PASSAGE DONNÉ -
Je dirais que oui. Pour sa première publication, il a été édité deux fois en un an, ce qui est extrêmement rare. La troisième édition remonte au début des années 2000, à nouveau en deux volumes, un succès également. La dernière édition (2) me laisse un peu perplexe. Ce gros roman publié en un volume unique, c’est impressionnant. Du point vu de sa taille, il pourrait aller sur l’étagère où je range mes plus gros dictionnaires…

À la fin des années 1980, le doyen des critiques, László Baránszky-Jób, a écrit dans l’un de ses derniers articles qu’une génération ayant engendré deux écrivains tels que Péter Esterházy et Ferenc Temesi ne pouvait être qu’invincible…

Notre génération a permis aux œuvres romanesques de supplanter peu à peu la poésie qui jusque-là régnait en maître et de devenir le genre majeur de la littérature hongroise. Pour cette raison, nous n’étions du tout bien accueillis, pas du tout appréciés. Le pouvoir pressentait qu’avec nos romans nous allions renverser l’ordre établi. Et en effet, ce fut le cas. Nous étions nombreux mais dans le groupe, seuls dix ou douze environ avaient réellement quelque chose de sérieux à proposer. Esterházy, Spiró, en faisaient partie. Au départ, nous étions de très bons amis. Nous allions ensemble aux séances de dédicace, nous nous installions derrière les tables sur les trottoirs de la rue Váci, nous attendions que le copain finisse ses dédicaces pour ensuite aller boire un verre au bistro. On discutait, on plaisantait. Nous allions jouer au foot ensemble.

CONSIGNE DONNÉE 1 - Recopiez fidèlement le segment du passage sur la littérature hongroise qui va de « Notre génération a » jusqu'à « au foot ensemble. ».

MATÉRIEL FOURNI -
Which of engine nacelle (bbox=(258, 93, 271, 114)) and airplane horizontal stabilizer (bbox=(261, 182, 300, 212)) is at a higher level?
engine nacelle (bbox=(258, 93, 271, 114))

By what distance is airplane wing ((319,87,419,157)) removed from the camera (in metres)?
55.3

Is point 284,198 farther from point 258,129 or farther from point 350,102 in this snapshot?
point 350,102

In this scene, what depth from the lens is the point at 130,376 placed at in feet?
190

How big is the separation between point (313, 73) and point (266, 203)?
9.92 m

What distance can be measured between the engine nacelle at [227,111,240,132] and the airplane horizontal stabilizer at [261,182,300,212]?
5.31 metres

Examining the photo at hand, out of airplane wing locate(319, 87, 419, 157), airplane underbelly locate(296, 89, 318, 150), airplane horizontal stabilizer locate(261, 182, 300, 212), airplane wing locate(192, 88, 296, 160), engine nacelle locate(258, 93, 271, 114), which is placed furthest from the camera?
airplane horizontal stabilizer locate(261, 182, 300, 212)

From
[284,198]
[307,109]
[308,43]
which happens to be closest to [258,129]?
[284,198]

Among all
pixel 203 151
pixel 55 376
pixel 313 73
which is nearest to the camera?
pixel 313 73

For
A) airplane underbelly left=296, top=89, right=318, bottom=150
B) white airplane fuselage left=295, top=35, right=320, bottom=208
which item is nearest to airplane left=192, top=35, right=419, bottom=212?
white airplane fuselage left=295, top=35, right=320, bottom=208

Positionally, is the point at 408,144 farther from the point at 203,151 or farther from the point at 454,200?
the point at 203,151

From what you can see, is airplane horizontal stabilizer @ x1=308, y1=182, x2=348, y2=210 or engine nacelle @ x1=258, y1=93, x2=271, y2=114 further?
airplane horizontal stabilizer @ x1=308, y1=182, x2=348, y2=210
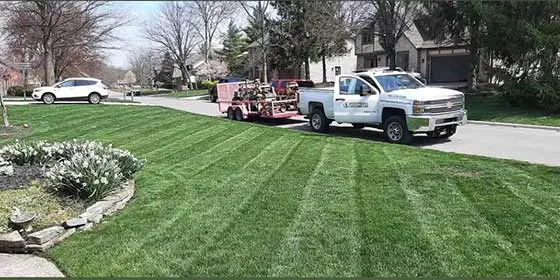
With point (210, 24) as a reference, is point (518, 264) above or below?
below

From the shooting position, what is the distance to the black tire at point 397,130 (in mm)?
12805

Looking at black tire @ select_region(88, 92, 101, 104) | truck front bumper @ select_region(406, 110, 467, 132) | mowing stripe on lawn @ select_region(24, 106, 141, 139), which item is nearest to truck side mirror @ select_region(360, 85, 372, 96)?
truck front bumper @ select_region(406, 110, 467, 132)

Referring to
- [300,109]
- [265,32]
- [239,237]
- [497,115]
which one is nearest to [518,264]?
[239,237]

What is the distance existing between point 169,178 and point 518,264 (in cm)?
554

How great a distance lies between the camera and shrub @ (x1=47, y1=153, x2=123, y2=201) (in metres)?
6.48

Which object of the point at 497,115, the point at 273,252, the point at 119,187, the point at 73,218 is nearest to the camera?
the point at 273,252

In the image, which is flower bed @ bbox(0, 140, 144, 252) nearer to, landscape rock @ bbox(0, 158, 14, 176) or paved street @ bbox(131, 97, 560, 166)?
landscape rock @ bbox(0, 158, 14, 176)

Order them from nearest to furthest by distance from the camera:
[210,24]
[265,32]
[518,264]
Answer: [518,264]
[265,32]
[210,24]

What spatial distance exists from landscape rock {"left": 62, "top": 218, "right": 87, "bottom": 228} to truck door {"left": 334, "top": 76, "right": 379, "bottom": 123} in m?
9.64

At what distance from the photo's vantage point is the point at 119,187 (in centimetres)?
703

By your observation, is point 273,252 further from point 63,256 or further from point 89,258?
point 63,256

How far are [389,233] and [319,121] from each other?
36.5 feet

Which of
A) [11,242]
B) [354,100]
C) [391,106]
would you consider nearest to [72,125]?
[354,100]

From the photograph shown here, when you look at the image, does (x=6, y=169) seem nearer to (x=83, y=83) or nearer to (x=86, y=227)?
(x=86, y=227)
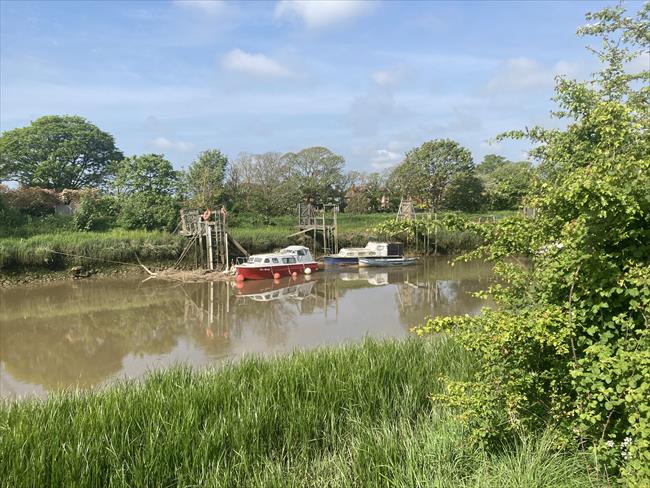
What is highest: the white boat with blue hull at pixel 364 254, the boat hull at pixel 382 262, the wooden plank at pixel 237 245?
the wooden plank at pixel 237 245

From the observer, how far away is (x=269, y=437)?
13.2 feet

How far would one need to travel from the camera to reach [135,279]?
19.9m

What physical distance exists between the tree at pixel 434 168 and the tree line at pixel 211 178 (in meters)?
0.08

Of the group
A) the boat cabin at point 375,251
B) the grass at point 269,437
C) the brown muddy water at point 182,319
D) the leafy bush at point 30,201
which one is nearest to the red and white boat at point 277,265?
the brown muddy water at point 182,319

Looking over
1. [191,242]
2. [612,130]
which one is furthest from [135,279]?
[612,130]

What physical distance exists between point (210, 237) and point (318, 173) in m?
18.7

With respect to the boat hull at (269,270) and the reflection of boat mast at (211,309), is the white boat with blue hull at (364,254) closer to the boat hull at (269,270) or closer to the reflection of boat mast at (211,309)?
the boat hull at (269,270)

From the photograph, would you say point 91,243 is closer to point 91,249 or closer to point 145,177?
point 91,249

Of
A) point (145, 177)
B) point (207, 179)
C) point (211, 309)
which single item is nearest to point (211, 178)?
point (207, 179)

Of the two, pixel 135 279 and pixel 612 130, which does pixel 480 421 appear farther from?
pixel 135 279

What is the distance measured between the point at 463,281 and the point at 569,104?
53.1 ft

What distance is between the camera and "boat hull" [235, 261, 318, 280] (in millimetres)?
19266

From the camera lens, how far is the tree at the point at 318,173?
36.7 metres

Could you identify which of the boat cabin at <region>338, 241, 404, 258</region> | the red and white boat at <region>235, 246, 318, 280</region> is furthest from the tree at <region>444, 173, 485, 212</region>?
the red and white boat at <region>235, 246, 318, 280</region>
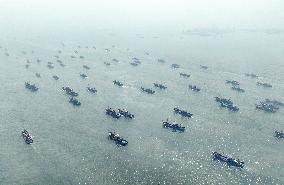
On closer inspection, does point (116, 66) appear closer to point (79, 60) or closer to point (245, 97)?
point (79, 60)

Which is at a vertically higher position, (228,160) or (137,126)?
(137,126)

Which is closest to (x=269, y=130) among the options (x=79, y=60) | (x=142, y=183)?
(x=142, y=183)

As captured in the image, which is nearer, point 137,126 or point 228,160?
point 228,160

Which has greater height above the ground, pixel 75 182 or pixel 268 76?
pixel 268 76

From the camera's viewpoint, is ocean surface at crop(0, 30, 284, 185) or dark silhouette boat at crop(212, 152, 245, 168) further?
dark silhouette boat at crop(212, 152, 245, 168)

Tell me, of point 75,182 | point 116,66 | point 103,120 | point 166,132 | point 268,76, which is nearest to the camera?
point 75,182

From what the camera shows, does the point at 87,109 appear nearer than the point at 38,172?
No

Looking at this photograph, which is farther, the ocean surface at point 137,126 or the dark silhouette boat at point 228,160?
the dark silhouette boat at point 228,160

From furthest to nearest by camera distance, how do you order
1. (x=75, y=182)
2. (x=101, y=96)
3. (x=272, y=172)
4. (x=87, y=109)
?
(x=101, y=96), (x=87, y=109), (x=272, y=172), (x=75, y=182)
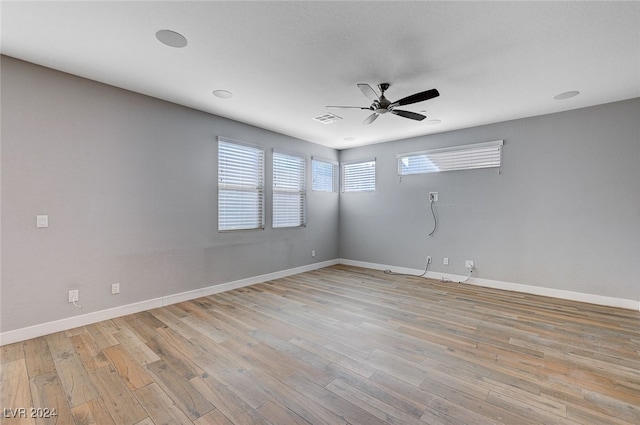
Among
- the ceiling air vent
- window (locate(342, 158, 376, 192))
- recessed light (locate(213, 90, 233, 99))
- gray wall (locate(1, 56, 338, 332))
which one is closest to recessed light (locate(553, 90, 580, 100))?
the ceiling air vent

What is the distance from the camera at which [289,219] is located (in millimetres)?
5527

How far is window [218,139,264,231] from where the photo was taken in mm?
4402

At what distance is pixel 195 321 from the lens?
3.18 metres

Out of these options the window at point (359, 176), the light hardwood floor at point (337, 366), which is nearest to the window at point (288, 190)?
the window at point (359, 176)

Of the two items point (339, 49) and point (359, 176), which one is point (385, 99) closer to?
point (339, 49)

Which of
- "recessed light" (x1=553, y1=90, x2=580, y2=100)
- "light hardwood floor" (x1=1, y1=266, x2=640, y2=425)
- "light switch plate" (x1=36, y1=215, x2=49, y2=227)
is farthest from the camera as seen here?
"recessed light" (x1=553, y1=90, x2=580, y2=100)

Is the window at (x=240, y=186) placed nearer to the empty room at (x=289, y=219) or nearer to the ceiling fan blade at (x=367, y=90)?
the empty room at (x=289, y=219)

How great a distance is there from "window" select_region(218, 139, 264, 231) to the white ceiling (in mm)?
902

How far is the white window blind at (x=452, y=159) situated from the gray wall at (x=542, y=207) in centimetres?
11

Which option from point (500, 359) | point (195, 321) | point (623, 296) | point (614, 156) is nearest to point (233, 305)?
point (195, 321)

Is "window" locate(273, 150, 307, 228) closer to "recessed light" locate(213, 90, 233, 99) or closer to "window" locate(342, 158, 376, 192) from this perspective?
"window" locate(342, 158, 376, 192)

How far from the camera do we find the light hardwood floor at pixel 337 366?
176 cm

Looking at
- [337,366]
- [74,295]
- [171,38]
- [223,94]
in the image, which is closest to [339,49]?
[171,38]

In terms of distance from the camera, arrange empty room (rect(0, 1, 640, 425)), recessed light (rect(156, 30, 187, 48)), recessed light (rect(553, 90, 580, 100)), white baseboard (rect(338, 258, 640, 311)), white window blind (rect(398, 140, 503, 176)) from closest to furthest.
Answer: empty room (rect(0, 1, 640, 425)), recessed light (rect(156, 30, 187, 48)), recessed light (rect(553, 90, 580, 100)), white baseboard (rect(338, 258, 640, 311)), white window blind (rect(398, 140, 503, 176))
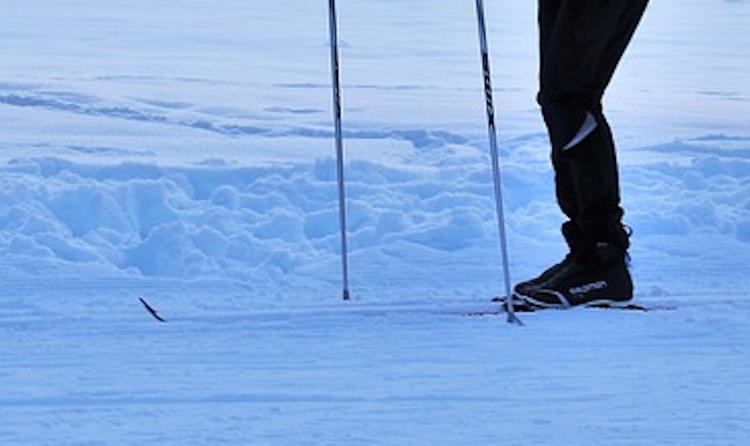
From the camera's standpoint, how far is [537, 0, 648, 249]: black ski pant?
4.38m

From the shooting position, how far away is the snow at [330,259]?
342 cm

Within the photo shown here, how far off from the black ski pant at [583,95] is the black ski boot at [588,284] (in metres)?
0.04

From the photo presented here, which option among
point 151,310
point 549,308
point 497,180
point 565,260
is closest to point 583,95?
point 497,180

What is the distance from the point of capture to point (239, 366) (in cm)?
379

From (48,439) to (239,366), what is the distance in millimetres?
701

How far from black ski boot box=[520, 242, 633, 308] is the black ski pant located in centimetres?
4

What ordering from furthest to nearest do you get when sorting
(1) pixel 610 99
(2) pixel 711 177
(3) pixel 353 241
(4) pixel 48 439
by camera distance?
(1) pixel 610 99, (2) pixel 711 177, (3) pixel 353 241, (4) pixel 48 439

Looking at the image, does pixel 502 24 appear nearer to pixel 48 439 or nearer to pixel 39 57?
pixel 39 57

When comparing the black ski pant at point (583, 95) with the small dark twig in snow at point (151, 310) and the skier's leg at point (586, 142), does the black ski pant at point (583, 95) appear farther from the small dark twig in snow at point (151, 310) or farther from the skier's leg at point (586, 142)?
the small dark twig in snow at point (151, 310)

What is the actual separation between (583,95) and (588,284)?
470 mm

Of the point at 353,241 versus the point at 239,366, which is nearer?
the point at 239,366

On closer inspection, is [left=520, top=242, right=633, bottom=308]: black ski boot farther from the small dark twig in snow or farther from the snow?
the small dark twig in snow

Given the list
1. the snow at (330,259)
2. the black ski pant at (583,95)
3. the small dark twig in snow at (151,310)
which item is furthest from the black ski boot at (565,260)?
the small dark twig in snow at (151,310)

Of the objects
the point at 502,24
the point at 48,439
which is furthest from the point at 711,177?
the point at 502,24
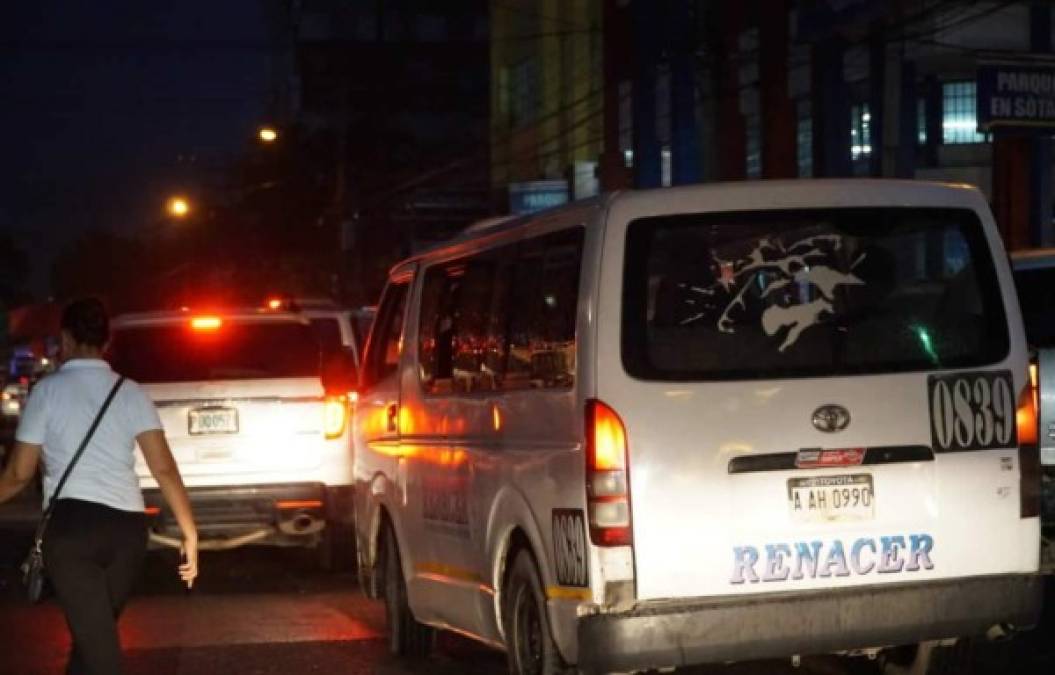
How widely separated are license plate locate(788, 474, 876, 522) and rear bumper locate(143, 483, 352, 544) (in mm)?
7100

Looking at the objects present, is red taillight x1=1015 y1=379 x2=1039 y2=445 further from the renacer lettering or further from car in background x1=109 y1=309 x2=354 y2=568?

CONSIGNE DONNÉE 2 - Affichez toutes les lignes des enregistrements qui contiennent la chaîne « further ».

RÉPONSE RÉDIGÉE 1 -
Notre génération a permis aux œuvres romanesques de supplanter peu à peu la poésie qui jusque-là régnait en maître et de devenir le genre majeur de la littérature hongroise. Pour cette raison, nous n’étions du tout bien accueillis, pas du tout appréciés. Le pouvoir pressentait qu’avec nos romans nous allions renverser l’ordre établi. Et en effet, ce fut le cas. Nous étions nombreux mais dans le groupe, seuls dix ou douze environ avaient réellement quelque chose de sérieux à proposer. Esterházy, Spiró, en faisaient partie. Au départ, nous étions de très bons amis. Nous allions ensemble aux séances de dédicace, nous nous installions derrière les tables sur les trottoirs de la rue Váci, nous attendions que le copain finisse ses dédicaces pour ensuite aller boire un verre au bistro. On discutait, on plaisantait. Nous allions jouer au foot ensemble.

RÉPONSE RÉDIGÉE 2 -
From what you can see, is airplane horizontal stabilizer @ x1=308, y1=182, x2=348, y2=210 or engine nacelle @ x1=258, y1=93, x2=271, y2=114 further?
By your observation, is point 273,252 further from point 63,256 or further from point 89,258?
From the camera's viewpoint, is ocean surface at crop(0, 30, 284, 185) or dark silhouette boat at crop(212, 152, 245, 168) further?
Looking at the objects present, is red taillight x1=1015 y1=379 x2=1039 y2=445 further from the renacer lettering or further from car in background x1=109 y1=309 x2=354 y2=568?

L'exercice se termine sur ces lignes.